> **WORK TO BE COMPLETED**
When you repeat the records, keep every word exact and drop each picture.

> **RECORDS FOR THIS EXERCISE**
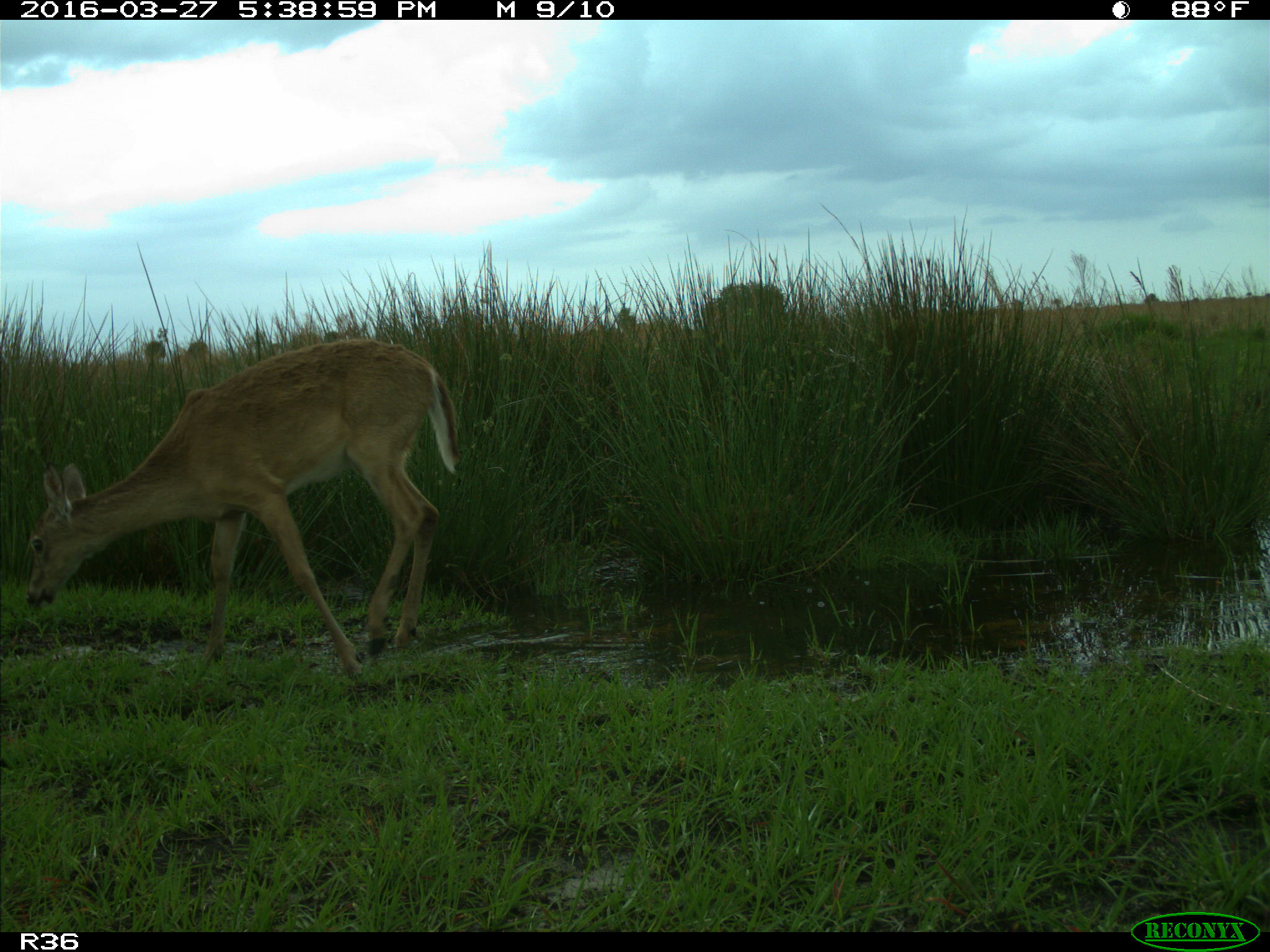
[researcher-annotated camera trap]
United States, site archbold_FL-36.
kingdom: Animalia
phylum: Chordata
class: Mammalia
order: Artiodactyla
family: Cervidae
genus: Odocoileus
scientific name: Odocoileus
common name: deer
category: unidentified deer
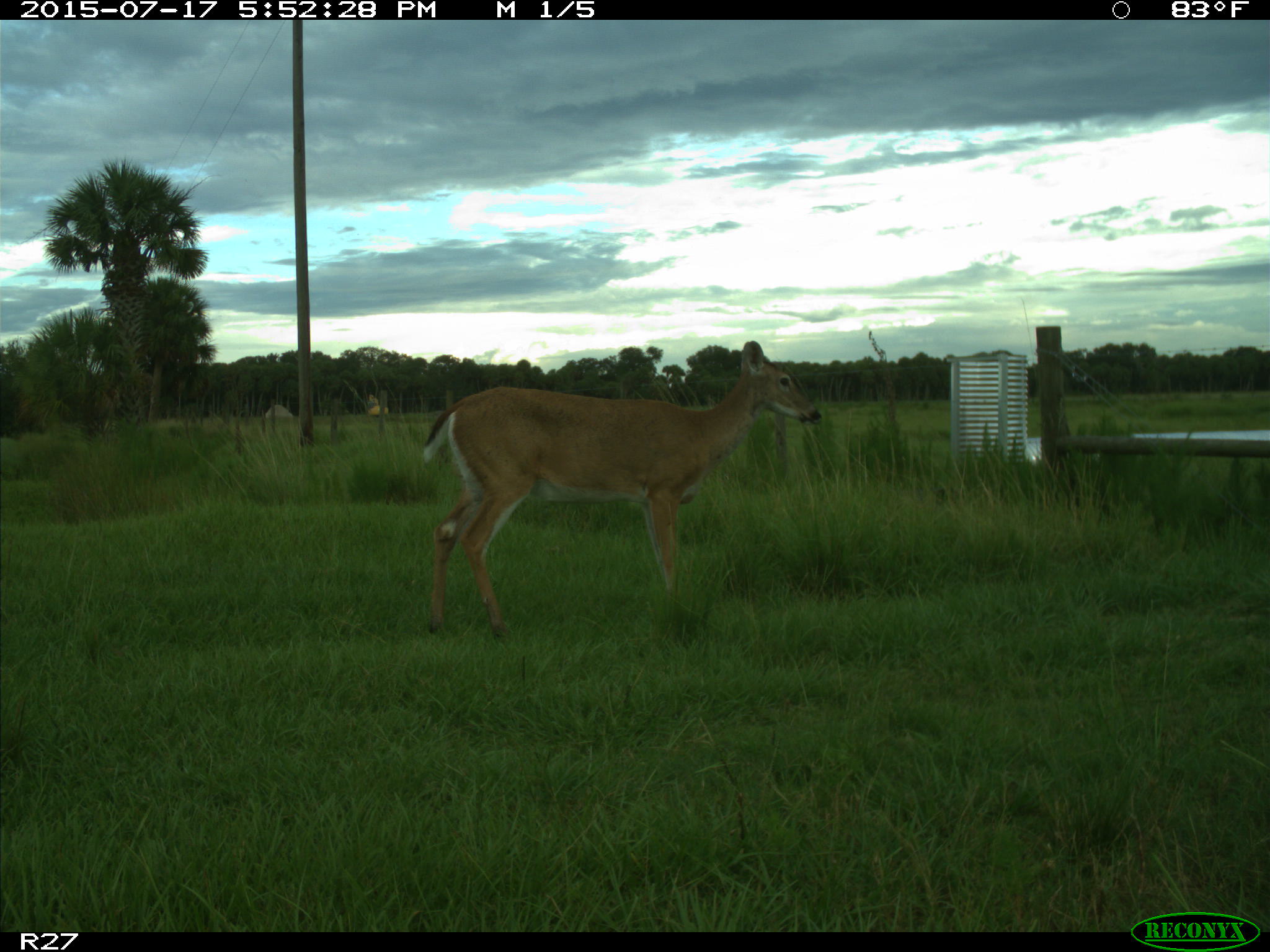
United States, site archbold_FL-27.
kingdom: Animalia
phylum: Chordata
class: Mammalia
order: Artiodactyla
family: Cervidae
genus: Odocoileus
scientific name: Odocoileus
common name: deer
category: unidentified deer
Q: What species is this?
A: Unidentified deer (deer) (Odocoileus).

> **EXERCISE RESULT**
[researcher-annotated camera trap]
United States, site archbold_FL-36.
kingdom: Animalia
phylum: Chordata
class: Mammalia
order: Artiodactyla
family: Cervidae
genus: Odocoileus
scientific name: Odocoileus
common name: deer
category: unidentified deer
United States, site archbold_FL-27.
kingdom: Animalia
phylum: Chordata
class: Mammalia
order: Artiodactyla
family: Cervidae
genus: Odocoileus
scientific name: Odocoileus
common name: deer
category: unidentified deer
Q: What species is this?
A: Unidentified deer (deer) (Odocoileus).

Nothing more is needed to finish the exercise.